• [WHAT TO WORK ON] Print nothing except the line holding "Факторы общественного сознания" and the lines that come after it in the material below, and leave the pictures out.

• [RECORDED DATA]

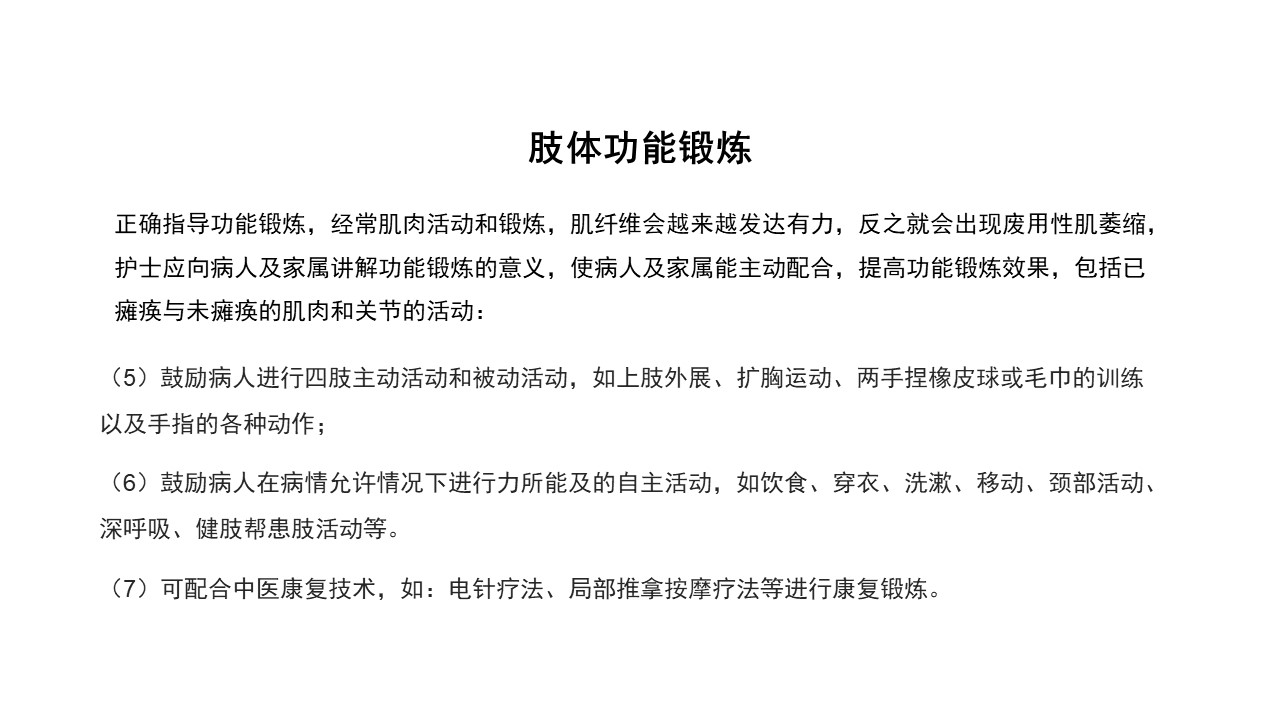 肢体功能锻炼

正确指导功能锻炼，经常肌肉活动和锻炼，肌纤维会越来越发达有力，反之就会出现废用性肌萎缩，护士应向病人及家属讲解功能锻炼的意义，使病人及家属能主动配合，提高功能锻炼效果，包括已瘫痪与未瘫痪的肌肉和关节的活动：

（5）鼓励病人进行四肢主动活动和被动活动，如上肢外展、扩胸运动、两手捏橡皮球或毛巾的训练以及手指的各种动作；

（6）鼓励病人在病情允许情况下进行力所能及的自主活动，如饮食、穿衣、洗漱、移动、颈部活动、深呼吸、健肢帮患肢活动等。

（7）可配合中医康复技术，如：电针疗法、局部推拿按摩疗法等进行康复锻炼。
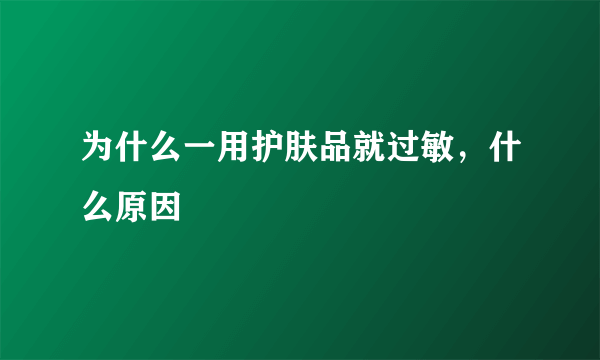 为什么一用护肤品就过敏，什么原因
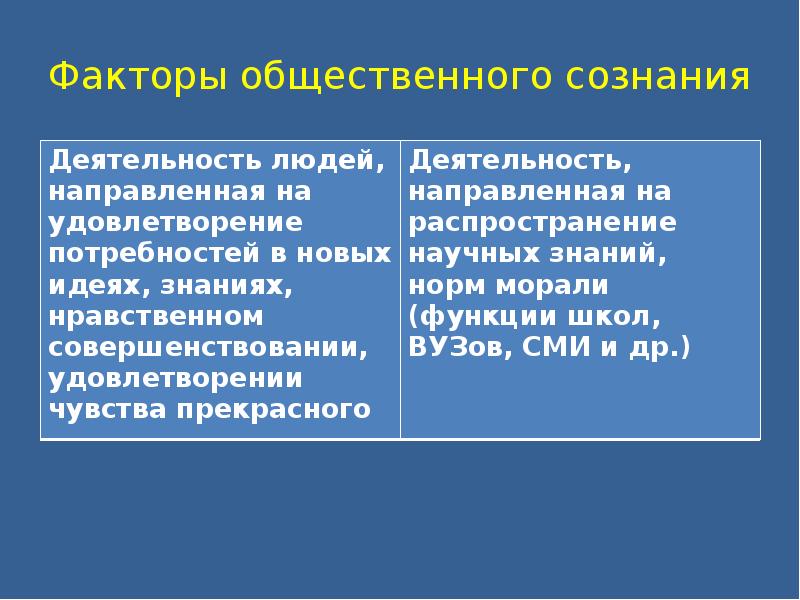 Факторы общественного сознания

| Деятельность людей, направленная на удовлетворение потребностей в новых идеях, знаниях, нравственном совершенствовании, удовлетворении чувства прекрасного | Деятельность, направленная на распространение научных знаний, норм морали (функции школ, ВУЗов, СМИ и др.) |
|---|---|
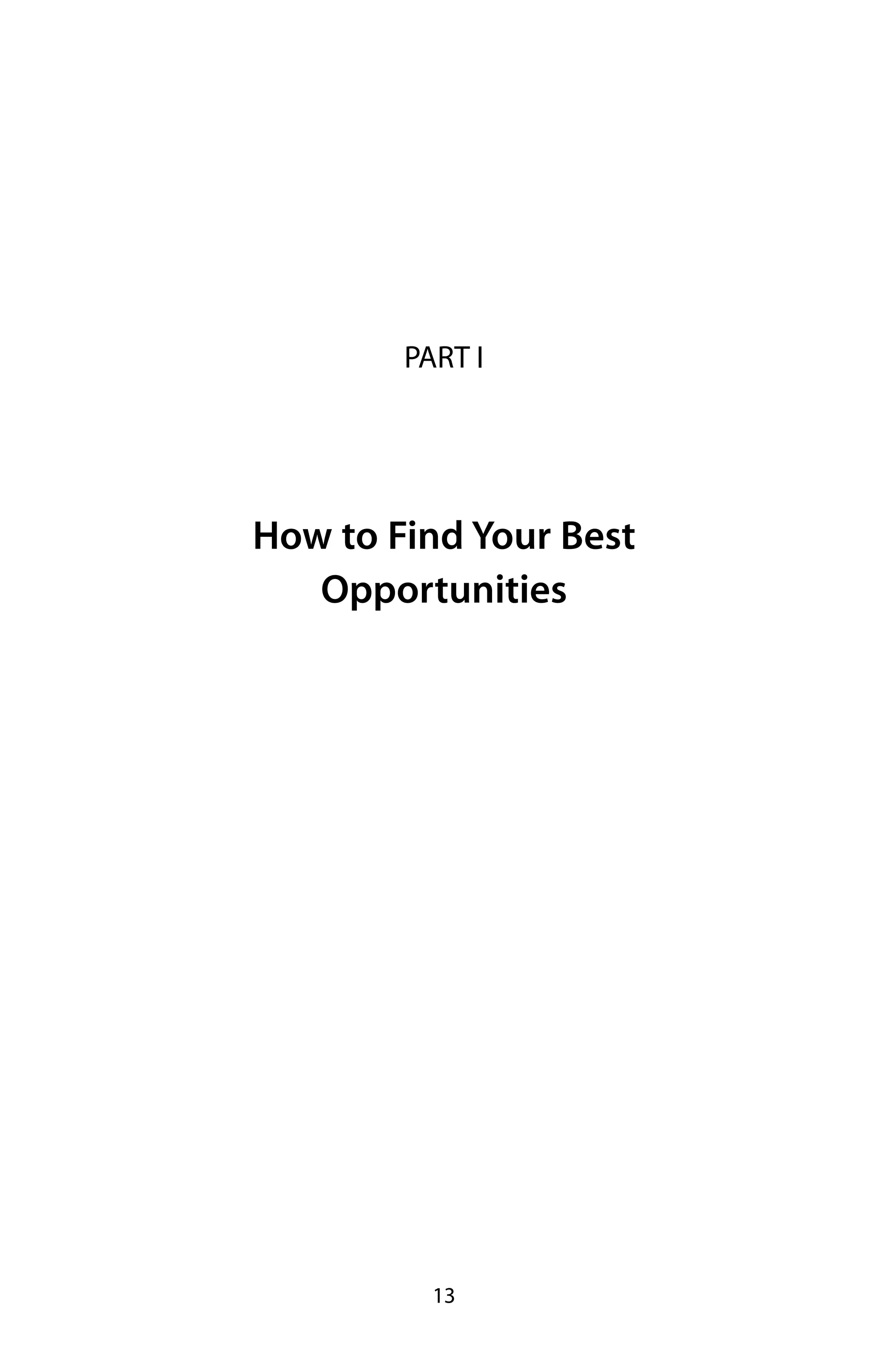 PART I

How to Find Your Best Opportunities

13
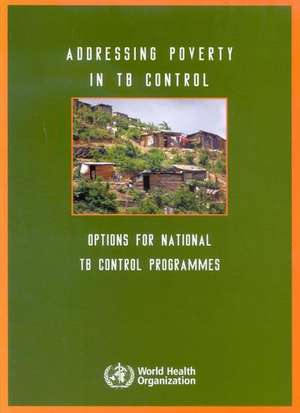 ADDRESSING POVERTY IN TB CONTROL

OPTIONS FOR NATIONAL TB CONTROL PROGRAMMES

World Health Organization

• [EXERCISE RESPONSE]
 Факторы общественного сознания

| Деятельность людей, направленная на удовлетворение потребностей в новых идеях, знаниях, нравственном совершенствовании, удовлетворении чувства прекрасного | Деятельность, направленная на распространение научных знаний, норм морали (функции школ, ВУЗов, СМИ и др.) |
|---|---|
 PART I

How to Find Your Best Opportunities

13
 ADDRESSING POVERTY IN TB CONTROL

OPTIONS FOR NATIONAL TB CONTROL PROGRAMMES

World Health Organization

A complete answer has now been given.